Sejak itu, tak hanya ingatan sosial dengan tanah, relasi dan ingatan sosial antar manusia, kearifan lokal dan solidaritas juga terkikis. Nilai-nilai sosial bertranformasi menjadi satuan angka dan barang-barang. Kita merasa lebih baik, saat makin banyak memilki uang, gadget atau barang elektronik lainnya. Kita, separuh populasi di Asia Tenggara ini adalah sebuah captive market, pasar raksasa dengan konsumen-konsumen yang menurun kecerdasannya.

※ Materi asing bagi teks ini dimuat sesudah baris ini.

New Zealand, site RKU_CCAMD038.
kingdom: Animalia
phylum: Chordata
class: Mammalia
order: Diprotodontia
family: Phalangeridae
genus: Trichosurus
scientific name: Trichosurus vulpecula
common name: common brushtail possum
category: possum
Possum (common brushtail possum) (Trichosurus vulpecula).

Kita tak peduli apakah kita menjadi konsumen perusak, karena barang yang kita punya mengancam keselamatan penduduk di kampung lain, atau Negara lain. Logam berat dalam gadget kita bisa saja dari Bangka Belitung, hutan hujan di Kalimantan, ataupun Kongo di Afrika yang terus bergejolak karena konflik militer. Termasuk berbagai sampah plastik dan styrofoam yang menumpuk dan mengganjal saluran-saluran air diperkotaan, memperburuk banjir tiap musim hujan.

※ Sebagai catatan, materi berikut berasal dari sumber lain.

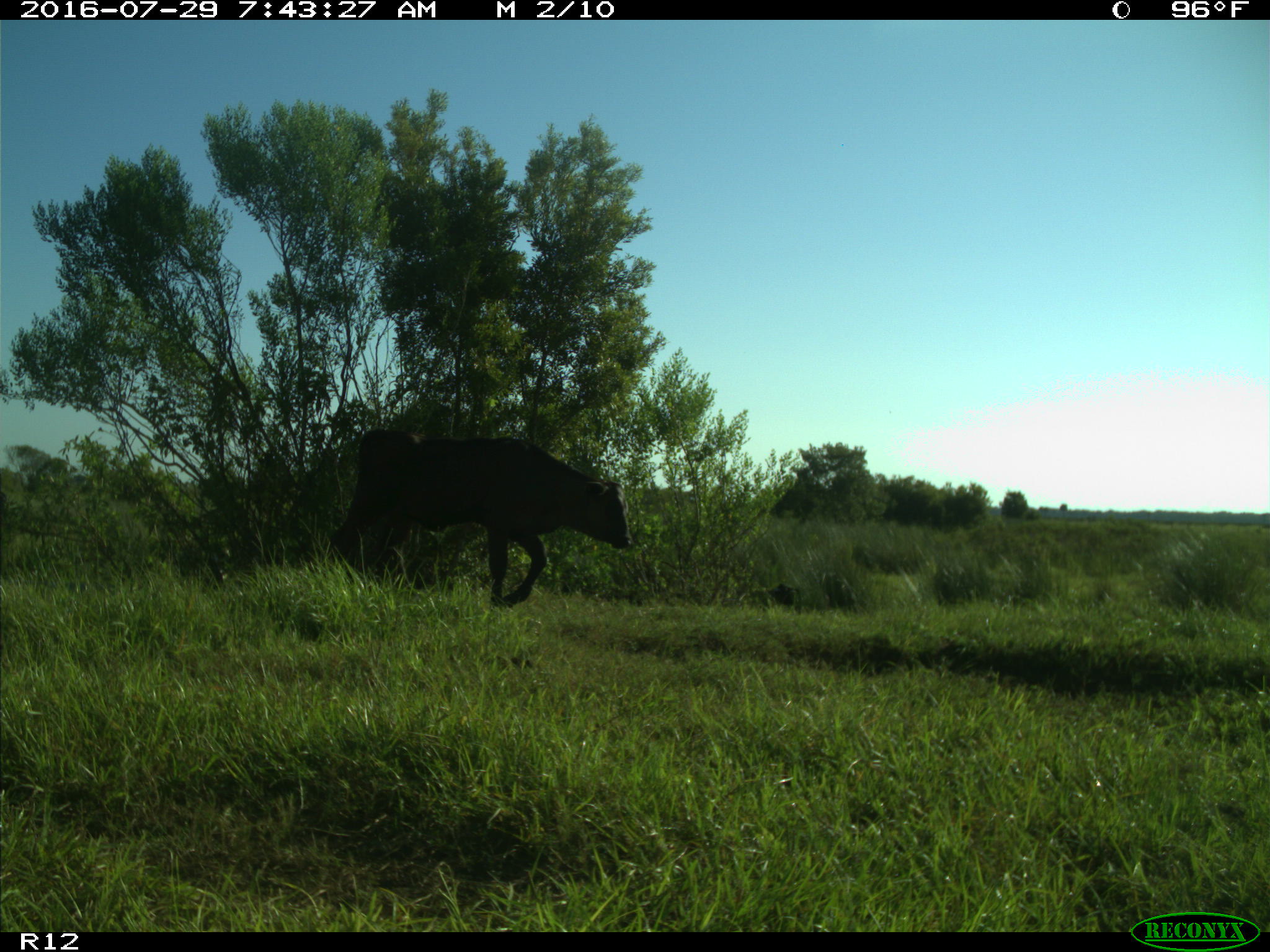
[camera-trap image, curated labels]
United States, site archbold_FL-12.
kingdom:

Banjir kini wajah Indonesia. Sungguh menghina akal sehat menyebutnya sekedar cobaan Tuhan, kutukan karena patung perempuan telanjang di istana Presiden, ataupun maksiat perayaan tutup tahun. Banjir telah menjadi krisis Negara. Mengurusnya mesti dimulai dengan memperlakukan wilayah kepulauan sebagai ruang hidup dan meletakkan keselamatan warga Negara di atas kepentingan siapapun.***
Siti Maimunah, aktivis Jaringan Advokasi Tambang (JATAM)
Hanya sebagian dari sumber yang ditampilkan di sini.